What you will do =>
**A.** The article on Red Hat's AI inference work below names the stages of generative AI. List each of them.
**B.** Using the article on Red Hat's AI inference work below, answer these questions:
(i) Which two key techniques is Neural Magic's work based on?
(ii) When did the generative AI boom accelerate?
(iii) Which upstream communities does Red Hat contribute to?

Document passage =>
= = = =
Neural Magic adds model compression to the mix
The acquisition of Neural Magic brings advanced model compression techniques into Red Hat’s OpenShift AI platform. The core idea is simple but powerful: reduce the size of AI models to make them faster and cheaper to run on both CPUs and GPUs.
Neural Magic’s work is based on the two key techniques sparsification and quantization. Sparsification eliminates low-importance weights from neural networks, reducing computation without sacrificing accuracy. Quantization, meanwhile, compresses model weights from high-precision formats (like 32-bit floats) down to 16-bit, 8-bit, or even 4-bit representations.
“If each one of those parameters or weights is a certain fixed size, and you reduce that size, then you reduce the size of the model”, said Wright. Smaller models load faster, run on less powerful hardware, and cost less to operate. This is ideal for hybrid and edge environments.
Originally, Neural Magic focused on predictive models and achieving GPU-like performance on CPUs. But when the generative AI boom accelerated in late 2022, they quickly shifted gears. “All of the focus was on GPUs, and they shifted their focus to inference optimization for generative AI,” Wright looks back.
That pivot aligned perfectly with Red Hat’s evolving needs. While CPU optimization remains important for edge and cost-sensitive use cases, generative AI’s demands make GPU optimization equally critical. Neural Magic’s optimizations now help improve inference performance across hardware types, rather than positioning CPUs as GPU alternatives.
Expanding the Red Hat AI portfolio
The new inference capabilities, delivered with the launch of Red Hat AI Inference Server, enhance Red Hat’s broader AI vision. This spans multiple offerings: Red Hat OpenShift AI, Red Hat Enterprise Linux AI, and the aforementioned Red Hat AI Inference Server under the Red Hat AI umbrella. Along the are embedded AI capabilities across Red Hat’s hybrid cloud offerings with Red Hat Lightspeed. These are not simply single products but a portfolio that Red Hat can evolve based on customer and market demands.
This modular approach allows enterprises to build, deploy, and maintain models based on their unique use case, across their infrastructure. This from edge deployments to centralized cloud inference, while maintaining consistency in management and operations.
Heterogeneous compute becomes the norm
Red Hat envisions a future where heterogeneous compute is not an exception but the default. Generative AI involves multiple stages, tokenization, context handling, prediction, each with different performance characteristics. Some tasks are math-heavy and best run on GPUs, while others are memory-bound and can be efficiently handled by CPUs.
A distributed AI system, intelligently orchestrated, could route tasks to the optimal hardware for each step. Red Hat sees a future where its infrastructure enables these mixed-mode inference clusters, boosting efficiency and lowering operational costs.
Open source meets enterprise AI
Open source remains at the core of Red Hat’s strategy. The company builds from upstream projects and contributes to communities such as vLLM and Kubeflow, ensuring that innovation is transparent and accessible. “We know that the world is much more complicated, it’s not all open source”, Wright acknowledges. But Red Hat doesn’t see open source and proprietary models as mutually exclusive. Instead, it offers a framework where both can coexist, providing customers with choice, control, and performance.
Red Hat’s inferencing solutions are not an isolated move. They represents Red Hat’s broader commitment to AI infrastructure that is open, flexible, and optimized for the enterprise. As Chris Wright and his team push forward, the guiding principle remains clear: support any model, any accelerator, any cloud.
= = = =
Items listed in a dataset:
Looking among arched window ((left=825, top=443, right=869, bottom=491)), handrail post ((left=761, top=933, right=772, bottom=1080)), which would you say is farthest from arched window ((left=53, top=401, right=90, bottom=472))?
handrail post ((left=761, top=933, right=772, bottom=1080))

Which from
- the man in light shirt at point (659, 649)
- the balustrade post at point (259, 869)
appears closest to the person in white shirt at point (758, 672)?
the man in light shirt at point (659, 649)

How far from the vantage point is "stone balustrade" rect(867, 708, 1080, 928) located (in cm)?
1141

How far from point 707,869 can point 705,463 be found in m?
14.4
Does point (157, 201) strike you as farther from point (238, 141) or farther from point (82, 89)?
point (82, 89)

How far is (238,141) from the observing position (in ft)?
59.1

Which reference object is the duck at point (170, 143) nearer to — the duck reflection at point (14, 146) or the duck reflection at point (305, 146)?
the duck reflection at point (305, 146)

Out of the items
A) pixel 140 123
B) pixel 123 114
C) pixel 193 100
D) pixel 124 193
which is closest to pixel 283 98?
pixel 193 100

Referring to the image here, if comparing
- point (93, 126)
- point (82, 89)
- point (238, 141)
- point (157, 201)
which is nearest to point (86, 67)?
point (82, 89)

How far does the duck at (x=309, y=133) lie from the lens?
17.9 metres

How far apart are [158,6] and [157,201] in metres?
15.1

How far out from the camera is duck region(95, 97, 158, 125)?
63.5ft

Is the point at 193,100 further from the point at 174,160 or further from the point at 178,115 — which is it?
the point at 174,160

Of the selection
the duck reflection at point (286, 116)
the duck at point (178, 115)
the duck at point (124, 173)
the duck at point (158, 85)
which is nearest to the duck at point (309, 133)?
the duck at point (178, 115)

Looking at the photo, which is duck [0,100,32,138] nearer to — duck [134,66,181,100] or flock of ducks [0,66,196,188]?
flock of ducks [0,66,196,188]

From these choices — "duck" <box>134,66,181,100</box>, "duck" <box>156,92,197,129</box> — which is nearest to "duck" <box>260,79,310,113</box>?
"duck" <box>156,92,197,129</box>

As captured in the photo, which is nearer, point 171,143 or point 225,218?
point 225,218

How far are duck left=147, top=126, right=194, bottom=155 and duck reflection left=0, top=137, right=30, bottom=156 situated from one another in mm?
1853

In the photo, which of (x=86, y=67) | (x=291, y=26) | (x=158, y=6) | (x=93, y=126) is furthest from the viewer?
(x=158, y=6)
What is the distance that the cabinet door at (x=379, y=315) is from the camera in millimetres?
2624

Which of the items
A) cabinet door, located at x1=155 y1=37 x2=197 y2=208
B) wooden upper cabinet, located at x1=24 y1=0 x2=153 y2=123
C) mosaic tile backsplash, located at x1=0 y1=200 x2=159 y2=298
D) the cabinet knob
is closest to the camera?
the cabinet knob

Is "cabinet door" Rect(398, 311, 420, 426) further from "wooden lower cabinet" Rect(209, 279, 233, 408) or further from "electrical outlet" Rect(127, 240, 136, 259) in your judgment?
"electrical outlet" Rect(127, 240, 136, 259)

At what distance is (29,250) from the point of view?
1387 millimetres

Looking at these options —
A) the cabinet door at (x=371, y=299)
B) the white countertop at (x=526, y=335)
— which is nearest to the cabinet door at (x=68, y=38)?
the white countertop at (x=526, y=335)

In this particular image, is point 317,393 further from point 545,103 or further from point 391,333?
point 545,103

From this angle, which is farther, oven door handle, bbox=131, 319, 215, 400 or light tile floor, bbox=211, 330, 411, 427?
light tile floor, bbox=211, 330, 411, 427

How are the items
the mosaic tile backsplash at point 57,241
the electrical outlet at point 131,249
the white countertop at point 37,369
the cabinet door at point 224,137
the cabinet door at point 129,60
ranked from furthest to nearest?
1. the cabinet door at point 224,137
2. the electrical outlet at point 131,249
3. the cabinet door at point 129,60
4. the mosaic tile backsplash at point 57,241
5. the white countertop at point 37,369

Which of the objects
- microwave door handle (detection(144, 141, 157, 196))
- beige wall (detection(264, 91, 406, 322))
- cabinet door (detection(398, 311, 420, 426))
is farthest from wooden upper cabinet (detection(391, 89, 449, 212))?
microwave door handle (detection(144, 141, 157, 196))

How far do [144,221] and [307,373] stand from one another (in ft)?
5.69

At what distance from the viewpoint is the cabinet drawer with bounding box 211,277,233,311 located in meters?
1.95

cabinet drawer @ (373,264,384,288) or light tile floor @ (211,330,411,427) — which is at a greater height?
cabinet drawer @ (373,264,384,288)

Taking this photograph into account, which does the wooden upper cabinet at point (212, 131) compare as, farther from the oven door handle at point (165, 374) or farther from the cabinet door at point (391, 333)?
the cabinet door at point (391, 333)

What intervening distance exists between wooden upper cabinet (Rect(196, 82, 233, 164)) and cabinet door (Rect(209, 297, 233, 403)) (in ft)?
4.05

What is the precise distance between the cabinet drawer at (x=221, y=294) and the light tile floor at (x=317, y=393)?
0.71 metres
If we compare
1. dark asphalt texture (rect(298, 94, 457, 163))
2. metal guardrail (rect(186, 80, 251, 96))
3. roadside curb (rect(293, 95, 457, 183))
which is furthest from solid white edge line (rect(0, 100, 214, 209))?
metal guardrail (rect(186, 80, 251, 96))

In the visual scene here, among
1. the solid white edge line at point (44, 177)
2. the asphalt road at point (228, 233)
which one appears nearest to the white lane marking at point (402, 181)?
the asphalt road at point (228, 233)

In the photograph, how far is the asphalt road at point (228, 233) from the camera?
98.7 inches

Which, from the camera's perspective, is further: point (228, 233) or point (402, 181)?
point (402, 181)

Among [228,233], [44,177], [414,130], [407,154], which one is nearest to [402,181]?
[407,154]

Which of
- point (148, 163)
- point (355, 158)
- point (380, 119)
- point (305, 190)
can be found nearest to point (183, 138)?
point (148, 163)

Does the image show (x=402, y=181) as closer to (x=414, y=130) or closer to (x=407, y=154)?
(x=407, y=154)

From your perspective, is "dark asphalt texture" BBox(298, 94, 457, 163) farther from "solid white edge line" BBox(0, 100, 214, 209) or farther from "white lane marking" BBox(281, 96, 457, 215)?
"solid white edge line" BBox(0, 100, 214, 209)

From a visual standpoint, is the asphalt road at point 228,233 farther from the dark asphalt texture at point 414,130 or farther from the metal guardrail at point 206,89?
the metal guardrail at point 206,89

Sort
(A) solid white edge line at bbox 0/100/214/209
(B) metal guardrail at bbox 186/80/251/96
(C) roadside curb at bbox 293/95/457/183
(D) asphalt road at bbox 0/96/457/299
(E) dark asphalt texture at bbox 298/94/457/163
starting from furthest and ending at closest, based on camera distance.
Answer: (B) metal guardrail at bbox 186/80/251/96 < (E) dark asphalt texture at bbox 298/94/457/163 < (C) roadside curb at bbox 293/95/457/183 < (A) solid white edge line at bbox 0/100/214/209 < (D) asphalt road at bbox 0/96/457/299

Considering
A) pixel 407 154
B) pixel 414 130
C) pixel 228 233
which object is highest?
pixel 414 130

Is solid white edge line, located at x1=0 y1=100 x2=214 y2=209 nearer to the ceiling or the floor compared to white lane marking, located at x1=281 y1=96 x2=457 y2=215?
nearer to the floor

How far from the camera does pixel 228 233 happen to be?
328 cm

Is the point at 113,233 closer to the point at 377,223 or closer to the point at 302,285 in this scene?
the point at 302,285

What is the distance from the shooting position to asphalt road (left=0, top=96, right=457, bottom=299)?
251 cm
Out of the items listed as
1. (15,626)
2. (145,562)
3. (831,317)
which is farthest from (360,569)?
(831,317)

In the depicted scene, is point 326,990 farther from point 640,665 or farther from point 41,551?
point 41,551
= = = =
Solutions to each task =>
**A.**
Tokenization
Context handling
Prediction

**B.**
(i) Sparsification and quantization
(ii) Late 2022
(iii) vLLM and Kubeflow